• Entries from a dataset:
○ ○ ○

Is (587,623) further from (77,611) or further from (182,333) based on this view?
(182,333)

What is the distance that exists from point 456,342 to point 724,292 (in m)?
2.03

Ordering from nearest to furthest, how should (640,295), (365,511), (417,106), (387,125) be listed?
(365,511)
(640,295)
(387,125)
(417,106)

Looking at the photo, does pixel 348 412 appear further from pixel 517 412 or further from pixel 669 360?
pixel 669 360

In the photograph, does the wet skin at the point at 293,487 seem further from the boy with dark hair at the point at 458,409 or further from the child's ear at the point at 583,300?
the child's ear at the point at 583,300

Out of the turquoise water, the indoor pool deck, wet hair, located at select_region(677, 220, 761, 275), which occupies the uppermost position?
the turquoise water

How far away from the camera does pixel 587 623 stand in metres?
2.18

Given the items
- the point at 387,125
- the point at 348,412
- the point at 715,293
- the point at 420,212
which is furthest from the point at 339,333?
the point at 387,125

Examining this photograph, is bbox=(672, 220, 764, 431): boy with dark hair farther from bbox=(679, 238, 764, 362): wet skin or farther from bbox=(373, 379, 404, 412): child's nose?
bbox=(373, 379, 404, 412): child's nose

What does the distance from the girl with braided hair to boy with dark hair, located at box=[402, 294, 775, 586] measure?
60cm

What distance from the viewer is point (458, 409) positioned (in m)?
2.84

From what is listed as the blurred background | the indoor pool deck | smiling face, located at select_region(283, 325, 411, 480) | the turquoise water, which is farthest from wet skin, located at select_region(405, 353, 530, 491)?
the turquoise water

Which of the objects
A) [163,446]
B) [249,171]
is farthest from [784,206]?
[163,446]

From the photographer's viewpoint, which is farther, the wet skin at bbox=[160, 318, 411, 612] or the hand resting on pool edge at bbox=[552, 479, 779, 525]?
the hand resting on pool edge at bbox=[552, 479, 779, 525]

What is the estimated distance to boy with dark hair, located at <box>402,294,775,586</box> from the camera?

○ ○ ○

• EXERCISE TASK:
Could you transcribe the records in full, exactly?

• SOLUTION BELOW:
Is (587,623) further from (77,611) or further from (182,333) based on this view?
(182,333)

What is the distance that exists from point 456,342 to point 724,292 (in m)?
2.03

Ordering from nearest to furthest, how should (640,295), (365,511), (417,106), (387,125) be listed?
(365,511)
(640,295)
(387,125)
(417,106)

Looking at the photo, does pixel 348 412 appear further from pixel 517 412 or further from pixel 669 360?
pixel 669 360

In the photograph, does the wet skin at the point at 293,487 seem further from the boy with dark hair at the point at 458,409 or further from the child's ear at the point at 583,300?
the child's ear at the point at 583,300

Out of the turquoise water, the indoor pool deck, wet hair, located at select_region(677, 220, 761, 275), which occupies the uppermost position?
the turquoise water

How far away from the camera does pixel 587 623 stand in metres?
2.18

Given the items
- the point at 387,125
- the point at 348,412
- the point at 715,293
- the point at 420,212
which is furthest from the point at 339,333?
the point at 387,125

Examining this photograph, is bbox=(672, 220, 764, 431): boy with dark hair farther from bbox=(679, 238, 764, 362): wet skin or farther from bbox=(373, 379, 404, 412): child's nose?
bbox=(373, 379, 404, 412): child's nose

What does the distance from the girl with braided hair to boy with dark hair, located at box=[402, 294, 775, 586] measure?
60cm

What distance from the viewer is point (458, 409) positioned (in m)?
2.84

From what is listed as the blurred background | the indoor pool deck | smiling face, located at select_region(283, 325, 411, 480) | the turquoise water, which is farthest from wet skin, located at select_region(405, 353, 530, 491)?
the turquoise water

Which of the objects
A) [163,446]
B) [249,171]
is farthest from [784,206]?
[163,446]

From the photographer's viewpoint, which is farther, the wet skin at bbox=[160, 318, 411, 612] or the hand resting on pool edge at bbox=[552, 479, 779, 525]?
the hand resting on pool edge at bbox=[552, 479, 779, 525]

What is the estimated distance to boy with dark hair, located at <box>402,294,775,586</box> from the camera?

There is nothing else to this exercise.